====== PROVIDED DATA

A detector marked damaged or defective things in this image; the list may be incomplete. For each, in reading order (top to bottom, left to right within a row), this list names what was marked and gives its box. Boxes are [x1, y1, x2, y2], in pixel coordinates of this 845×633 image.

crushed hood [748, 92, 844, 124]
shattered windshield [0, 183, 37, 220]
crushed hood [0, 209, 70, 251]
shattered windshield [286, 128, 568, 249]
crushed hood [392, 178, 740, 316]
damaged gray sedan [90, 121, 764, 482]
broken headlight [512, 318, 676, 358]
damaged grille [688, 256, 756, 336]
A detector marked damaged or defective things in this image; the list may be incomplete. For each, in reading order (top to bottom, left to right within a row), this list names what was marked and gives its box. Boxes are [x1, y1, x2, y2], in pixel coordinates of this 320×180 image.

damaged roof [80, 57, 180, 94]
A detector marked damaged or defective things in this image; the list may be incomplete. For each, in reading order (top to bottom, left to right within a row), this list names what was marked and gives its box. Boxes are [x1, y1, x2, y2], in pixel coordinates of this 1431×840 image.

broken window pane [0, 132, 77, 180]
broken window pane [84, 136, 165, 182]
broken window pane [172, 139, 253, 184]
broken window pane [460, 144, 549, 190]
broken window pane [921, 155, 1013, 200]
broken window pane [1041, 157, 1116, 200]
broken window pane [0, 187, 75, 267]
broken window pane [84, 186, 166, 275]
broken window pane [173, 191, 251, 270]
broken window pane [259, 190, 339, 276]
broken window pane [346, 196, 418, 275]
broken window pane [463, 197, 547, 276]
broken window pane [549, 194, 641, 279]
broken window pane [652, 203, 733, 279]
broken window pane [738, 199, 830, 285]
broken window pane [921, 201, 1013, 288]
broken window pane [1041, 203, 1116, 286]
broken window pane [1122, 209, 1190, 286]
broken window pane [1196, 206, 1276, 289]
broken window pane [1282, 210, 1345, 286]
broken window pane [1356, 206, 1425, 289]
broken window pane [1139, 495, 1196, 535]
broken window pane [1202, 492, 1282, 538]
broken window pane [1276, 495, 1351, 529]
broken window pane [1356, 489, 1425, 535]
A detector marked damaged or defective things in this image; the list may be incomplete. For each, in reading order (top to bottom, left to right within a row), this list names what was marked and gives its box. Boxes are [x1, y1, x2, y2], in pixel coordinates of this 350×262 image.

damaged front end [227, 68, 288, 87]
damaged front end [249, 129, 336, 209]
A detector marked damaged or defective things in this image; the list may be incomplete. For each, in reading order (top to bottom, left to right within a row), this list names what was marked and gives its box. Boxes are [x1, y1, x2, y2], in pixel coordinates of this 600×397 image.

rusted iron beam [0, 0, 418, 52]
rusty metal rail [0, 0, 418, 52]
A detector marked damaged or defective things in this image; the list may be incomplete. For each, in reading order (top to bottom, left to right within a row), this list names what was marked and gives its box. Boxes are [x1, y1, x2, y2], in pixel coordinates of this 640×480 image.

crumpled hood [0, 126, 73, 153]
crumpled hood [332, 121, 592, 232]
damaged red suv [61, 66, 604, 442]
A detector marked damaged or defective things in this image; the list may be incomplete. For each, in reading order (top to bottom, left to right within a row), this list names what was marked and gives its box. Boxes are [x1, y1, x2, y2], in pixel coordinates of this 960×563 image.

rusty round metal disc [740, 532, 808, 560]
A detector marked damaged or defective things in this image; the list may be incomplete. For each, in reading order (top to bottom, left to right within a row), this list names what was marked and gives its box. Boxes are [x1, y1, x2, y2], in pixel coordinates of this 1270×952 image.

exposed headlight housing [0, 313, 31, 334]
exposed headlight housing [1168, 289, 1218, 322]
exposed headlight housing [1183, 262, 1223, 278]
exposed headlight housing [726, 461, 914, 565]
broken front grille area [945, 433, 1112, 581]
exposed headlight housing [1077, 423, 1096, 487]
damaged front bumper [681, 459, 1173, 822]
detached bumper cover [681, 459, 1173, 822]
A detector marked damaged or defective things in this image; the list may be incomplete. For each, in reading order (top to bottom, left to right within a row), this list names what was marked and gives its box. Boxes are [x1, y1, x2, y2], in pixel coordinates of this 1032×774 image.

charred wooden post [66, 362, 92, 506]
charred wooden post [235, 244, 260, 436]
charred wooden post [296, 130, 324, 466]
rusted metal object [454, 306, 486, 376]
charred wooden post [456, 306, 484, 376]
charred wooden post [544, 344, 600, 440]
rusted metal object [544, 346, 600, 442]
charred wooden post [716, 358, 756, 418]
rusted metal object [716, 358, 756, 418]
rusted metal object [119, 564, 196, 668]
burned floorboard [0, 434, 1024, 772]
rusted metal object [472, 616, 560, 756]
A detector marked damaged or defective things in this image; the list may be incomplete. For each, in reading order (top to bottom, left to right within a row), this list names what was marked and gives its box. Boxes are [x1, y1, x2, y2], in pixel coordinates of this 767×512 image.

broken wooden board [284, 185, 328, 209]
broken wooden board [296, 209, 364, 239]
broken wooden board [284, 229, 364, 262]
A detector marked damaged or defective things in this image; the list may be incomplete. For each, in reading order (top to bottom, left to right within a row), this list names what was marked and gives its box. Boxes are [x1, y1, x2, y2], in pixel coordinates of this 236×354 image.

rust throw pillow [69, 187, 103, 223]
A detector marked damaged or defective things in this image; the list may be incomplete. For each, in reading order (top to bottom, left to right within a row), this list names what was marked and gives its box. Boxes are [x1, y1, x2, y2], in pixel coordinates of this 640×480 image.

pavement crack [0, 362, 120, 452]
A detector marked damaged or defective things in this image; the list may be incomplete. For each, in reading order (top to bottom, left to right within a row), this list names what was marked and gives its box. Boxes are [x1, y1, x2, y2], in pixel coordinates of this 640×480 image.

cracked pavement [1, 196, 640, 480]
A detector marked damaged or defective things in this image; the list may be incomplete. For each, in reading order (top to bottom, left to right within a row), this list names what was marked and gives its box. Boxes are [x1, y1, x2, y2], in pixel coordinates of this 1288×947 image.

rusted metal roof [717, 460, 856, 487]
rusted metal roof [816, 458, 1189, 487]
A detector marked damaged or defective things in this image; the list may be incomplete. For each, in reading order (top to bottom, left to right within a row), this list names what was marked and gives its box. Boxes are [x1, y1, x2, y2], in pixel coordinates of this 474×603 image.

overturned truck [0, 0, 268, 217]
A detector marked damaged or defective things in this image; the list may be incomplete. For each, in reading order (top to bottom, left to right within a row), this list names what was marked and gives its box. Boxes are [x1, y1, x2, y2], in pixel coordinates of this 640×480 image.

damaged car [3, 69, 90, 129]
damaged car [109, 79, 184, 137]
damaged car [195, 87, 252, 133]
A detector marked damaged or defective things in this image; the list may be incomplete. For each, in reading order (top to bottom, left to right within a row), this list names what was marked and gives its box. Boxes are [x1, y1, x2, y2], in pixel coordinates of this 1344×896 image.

============

Copy every one of the entries above line for line, with no changes.

● RESPONSE FOR THIS EXERCISE
A detector marked damaged or defective things in this image; the list may be incomplete. For each, in reading order (top to bottom, left to right within a row), this list names what was marked and gives its box. Boxes are [x1, y1, x2, y2], in pixel coordinates of this 845×633 image.

crushed hood [748, 92, 844, 124]
shattered windshield [0, 183, 37, 220]
crushed hood [0, 209, 70, 251]
shattered windshield [286, 128, 568, 249]
crushed hood [392, 178, 740, 316]
damaged gray sedan [90, 121, 764, 482]
broken headlight [512, 318, 676, 358]
damaged grille [688, 256, 756, 336]
A detector marked damaged or defective things in this image; the list may be incomplete. For each, in reading order (top to bottom, left to right within a row), this list names what was marked and gives its box. Boxes are [x1, y1, x2, y2], in pixel coordinates of this 320×180 image.

damaged roof [80, 57, 180, 94]
A detector marked damaged or defective things in this image; the list may be incomplete. For each, in reading order (top to bottom, left to right within a row), this list names what was marked and gives its box. Boxes are [x1, y1, x2, y2], in pixel coordinates of this 1431×840 image.

broken window pane [0, 132, 77, 180]
broken window pane [84, 136, 165, 182]
broken window pane [172, 139, 253, 184]
broken window pane [460, 144, 549, 190]
broken window pane [921, 155, 1013, 200]
broken window pane [1041, 157, 1116, 200]
broken window pane [0, 187, 75, 267]
broken window pane [84, 186, 166, 275]
broken window pane [173, 191, 251, 270]
broken window pane [259, 190, 339, 276]
broken window pane [346, 196, 418, 275]
broken window pane [463, 197, 547, 276]
broken window pane [549, 194, 641, 279]
broken window pane [652, 203, 733, 279]
broken window pane [738, 199, 830, 285]
broken window pane [921, 201, 1013, 288]
broken window pane [1041, 203, 1116, 286]
broken window pane [1122, 209, 1190, 286]
broken window pane [1196, 206, 1276, 289]
broken window pane [1282, 210, 1345, 286]
broken window pane [1356, 206, 1425, 289]
broken window pane [1139, 495, 1196, 535]
broken window pane [1202, 492, 1282, 538]
broken window pane [1276, 495, 1351, 529]
broken window pane [1356, 489, 1425, 535]
A detector marked damaged or defective things in this image; the list may be incomplete. For each, in reading order (top to bottom, left to right within a row), this list names what was marked and gives its box. Boxes are [x1, y1, x2, y2], in pixel coordinates of this 350×262 image.

damaged front end [227, 68, 288, 87]
damaged front end [249, 129, 336, 209]
A detector marked damaged or defective things in this image; the list may be incomplete. For each, in reading order (top to bottom, left to right within a row), this list names what was marked and gives its box. Boxes are [x1, y1, x2, y2], in pixel coordinates of this 600×397 image.

rusted iron beam [0, 0, 418, 52]
rusty metal rail [0, 0, 418, 52]
A detector marked damaged or defective things in this image; the list may be incomplete. For each, in reading order (top to bottom, left to right within a row), this list names what was marked and gives its box. Boxes are [x1, y1, x2, y2], in pixel coordinates of this 640×480 image.

crumpled hood [0, 126, 73, 153]
crumpled hood [332, 121, 592, 232]
damaged red suv [61, 66, 604, 442]
A detector marked damaged or defective things in this image; the list may be incomplete. For each, in reading order (top to bottom, left to right within a row), this list names what was marked and gives its box. Boxes are [x1, y1, x2, y2], in pixel coordinates of this 960×563 image.

rusty round metal disc [740, 532, 808, 560]
A detector marked damaged or defective things in this image; the list may be incomplete. For each, in reading order (top to bottom, left to right within a row), this list names what was marked and gives its box. Boxes are [x1, y1, x2, y2], in pixel coordinates of this 1270×952 image.

exposed headlight housing [0, 313, 31, 334]
exposed headlight housing [1168, 289, 1218, 322]
exposed headlight housing [1183, 262, 1223, 278]
exposed headlight housing [726, 461, 914, 565]
broken front grille area [945, 433, 1112, 581]
exposed headlight housing [1077, 423, 1096, 487]
damaged front bumper [681, 459, 1173, 822]
detached bumper cover [681, 459, 1173, 822]
A detector marked damaged or defective things in this image; the list may be incomplete. For each, in reading order (top to bottom, left to right within a row), this list names what was marked and gives its box. Boxes are [x1, y1, x2, y2], in pixel coordinates of this 1032×774 image.

charred wooden post [66, 362, 92, 506]
charred wooden post [235, 244, 260, 436]
charred wooden post [296, 130, 324, 466]
rusted metal object [454, 306, 486, 376]
charred wooden post [456, 306, 484, 376]
charred wooden post [544, 344, 600, 440]
rusted metal object [544, 346, 600, 442]
charred wooden post [716, 358, 756, 418]
rusted metal object [716, 358, 756, 418]
rusted metal object [119, 564, 196, 668]
burned floorboard [0, 434, 1024, 772]
rusted metal object [472, 616, 560, 756]
A detector marked damaged or defective things in this image; the list may be incomplete. For each, in reading order (top to bottom, left to right within a row), this list names what was marked and gives its box. Boxes are [x1, y1, x2, y2], in pixel coordinates of this 767×512 image.

broken wooden board [284, 185, 328, 209]
broken wooden board [296, 209, 364, 239]
broken wooden board [284, 229, 364, 262]
A detector marked damaged or defective things in this image; the list may be incomplete. For each, in reading order (top to bottom, left to right within a row), this list names what was marked and gives its box. Boxes are [x1, y1, x2, y2], in pixel coordinates of this 236×354 image.

rust throw pillow [69, 187, 103, 223]
A detector marked damaged or defective things in this image; the list may be incomplete. For each, in reading order (top to bottom, left to right within a row), this list names what was marked and gives its box. Boxes are [x1, y1, x2, y2], in pixel coordinates of this 640×480 image.

pavement crack [0, 362, 120, 452]
A detector marked damaged or defective things in this image; the list may be incomplete. For each, in reading order (top to bottom, left to right within a row), this list names what was marked and gives its box. Boxes are [x1, y1, x2, y2], in pixel coordinates of this 640×480 image.

cracked pavement [1, 196, 640, 480]
A detector marked damaged or defective things in this image; the list may be incomplete. For each, in reading order (top to bottom, left to right within a row), this list names what was marked and gives its box. Boxes are [x1, y1, x2, y2], in pixel coordinates of this 1288×947 image.

rusted metal roof [717, 460, 856, 487]
rusted metal roof [816, 458, 1189, 487]
A detector marked damaged or defective things in this image; the list may be incomplete. For each, in reading order (top to bottom, left to right within a row), this list names what was marked and gives its box. Boxes are [x1, y1, x2, y2], in pixel coordinates of this 474×603 image.

overturned truck [0, 0, 268, 217]
A detector marked damaged or defective things in this image; the list may be incomplete. For each, in reading order (top to bottom, left to right within a row), this list names what was marked and gives its box. Boxes are [x1, y1, x2, y2], in pixel coordinates of this 640×480 image.

damaged car [3, 69, 90, 129]
damaged car [109, 79, 184, 137]
damaged car [195, 87, 252, 133]
A detector marked damaged or defective things in this image; the list may be incomplete. For each, in reading order (top to bottom, left to right within a row), this list names what was marked and gives its box. Boxes are [x1, y1, x2, y2], in pixel coordinates of this 1344×896 image.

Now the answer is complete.